Множественные разногласия в правительстве закончились тем, что Рыжков попал в больницу с инфарктом, а амбициозный Павлов занял его пост. «Никакой подготовки к реформе не ведётся», - заявил он публично. Ему вторил и председатель правления Госбанка СССР Виктор Геращенко.
Тем не менее, информация о подготовке денежной реформы просачивалась из финансовых структур, и часть тогдашних предпринимателей этим воспользовалась - в отличие от населения.

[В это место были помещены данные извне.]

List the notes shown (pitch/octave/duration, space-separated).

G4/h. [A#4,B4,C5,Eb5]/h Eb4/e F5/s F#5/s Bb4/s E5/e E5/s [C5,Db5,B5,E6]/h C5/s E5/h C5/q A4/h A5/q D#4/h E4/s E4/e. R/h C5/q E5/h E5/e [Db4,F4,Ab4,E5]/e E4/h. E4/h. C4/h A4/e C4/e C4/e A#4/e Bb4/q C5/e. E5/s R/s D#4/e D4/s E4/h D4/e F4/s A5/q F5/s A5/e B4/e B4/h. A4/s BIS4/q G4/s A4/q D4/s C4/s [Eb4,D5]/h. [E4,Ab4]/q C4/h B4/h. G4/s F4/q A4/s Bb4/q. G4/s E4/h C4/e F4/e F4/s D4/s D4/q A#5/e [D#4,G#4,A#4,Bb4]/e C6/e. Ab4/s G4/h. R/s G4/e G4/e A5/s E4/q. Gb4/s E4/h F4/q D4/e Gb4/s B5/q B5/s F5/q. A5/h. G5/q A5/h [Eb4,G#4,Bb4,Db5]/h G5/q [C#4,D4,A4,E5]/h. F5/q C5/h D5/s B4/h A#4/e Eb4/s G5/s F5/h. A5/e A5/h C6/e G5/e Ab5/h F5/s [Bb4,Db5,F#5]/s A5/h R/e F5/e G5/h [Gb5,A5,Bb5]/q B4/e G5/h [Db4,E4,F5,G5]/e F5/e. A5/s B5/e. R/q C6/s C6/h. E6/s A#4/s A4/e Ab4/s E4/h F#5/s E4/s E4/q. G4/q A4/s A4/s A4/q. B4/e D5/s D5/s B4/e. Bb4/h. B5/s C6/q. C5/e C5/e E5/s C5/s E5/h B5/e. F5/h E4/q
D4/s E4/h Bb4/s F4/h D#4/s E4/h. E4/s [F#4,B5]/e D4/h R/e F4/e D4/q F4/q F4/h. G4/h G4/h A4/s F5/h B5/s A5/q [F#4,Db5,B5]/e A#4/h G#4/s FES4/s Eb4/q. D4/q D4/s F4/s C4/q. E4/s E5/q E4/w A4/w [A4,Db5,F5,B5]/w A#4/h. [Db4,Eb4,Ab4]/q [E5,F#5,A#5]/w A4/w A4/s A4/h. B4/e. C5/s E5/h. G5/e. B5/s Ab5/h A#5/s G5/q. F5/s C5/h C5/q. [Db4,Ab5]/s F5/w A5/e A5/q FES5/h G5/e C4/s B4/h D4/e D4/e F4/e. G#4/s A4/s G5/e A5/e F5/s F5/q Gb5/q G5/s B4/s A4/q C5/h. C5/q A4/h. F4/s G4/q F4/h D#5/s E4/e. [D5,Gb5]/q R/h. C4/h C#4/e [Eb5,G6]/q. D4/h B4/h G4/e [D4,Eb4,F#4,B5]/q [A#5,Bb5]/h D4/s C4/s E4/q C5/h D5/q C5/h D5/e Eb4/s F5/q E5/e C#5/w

22 января 1991 года Горбачёв подписал указ об изъятии из обращения 50- и 100-рублевых купюр образца 1961 года и обмене их на более мелкие банкноты или купюры нового образца. При этом обмен наличности в сумме до 1 тысячи рублей осуществлялся только в течение трёх дней. Обналичить в Сбербанке разрешалось лишь 500 рублей. Затем (но - до конца марта) можно было поменять деньги только в специальных комиссиях, которые рассматривали каждый случай в отдельности (командировка, состояние здоровья и прочее) и интересовалась, откуда у гражданина на руках сумма больше 1 тысячи рублей.
Указ президента зачитали в 21.00 в вечернем выпуске программы «Время», когда почти все финансовые учреждения и магазины уже были закрыты.
Это была почти «спецоперация»: чтобы избежать «самоорганизации» жертв конфискации, ночью после объявления в Москве были отключены линии телефонной связи.
Назавтра случилась паническая «чёрная среда» с инфарктами и слезами...
Рассказывают, что через день после прекращения обмена купюр у здания Госбанка во Владикавказе мужчина развёл обширный костёр из 50-рублёвок. Красивая форма протеста. Но многим было не до красивых жестов...
Изъять из обращения удалось порядка 14 миллиардов рублей (тогдашних!).
Кстати, реформа породила и другую проблему. Ведь вклады в Сбербанке были заморожены до будущего года. Но в 1992 году СССР уже не стало...
В меньшей степени запомнилась гражданам последующая новация: почти трёхкратное повышение цен на потребительские товары со 2 апреля 1991 года, что не уменьшало денежной массы, но способствовало сокращению её накопления «в матрасах».
ИНТЕРЕСНЫЙ ФАКТ:
Уже после завершения обмена В. Павлов выступил в печати с обвинениями в адрес западных банков в скоординированной деятельности по дезорганизации денежного обращения в СССР. Знакомый приём?
Опросы общественного мнения показали, что «павловская реформа» оказалась в числе причин провала попытки государственного переворота в августе 1991 года. Увидев В. Павлова в числе членов ГКЧП (а формально он считался законным организатором этого Комитета), многие из ограбленных не пожелали вставать на сторону путчистов.
В. Павлова как только не проклинали (помнится издевательский стишок: «На кошелёк наставил ножик мешок, подстриженный под ёжик»). А между тем, как истинно советский банкир, он всего лишь продолжал традицию конфискационных методов регулирования финансовой системы государства.
Надо заметить, что нынешние способы отъёма денег у населения - конечно, изобретательнее и тоньше. В их особенностях не всякий с ходу разберётся. Залезать напрямую в кошелёк никто не пытается. Этот способ по-русски называется - «заедать будущее».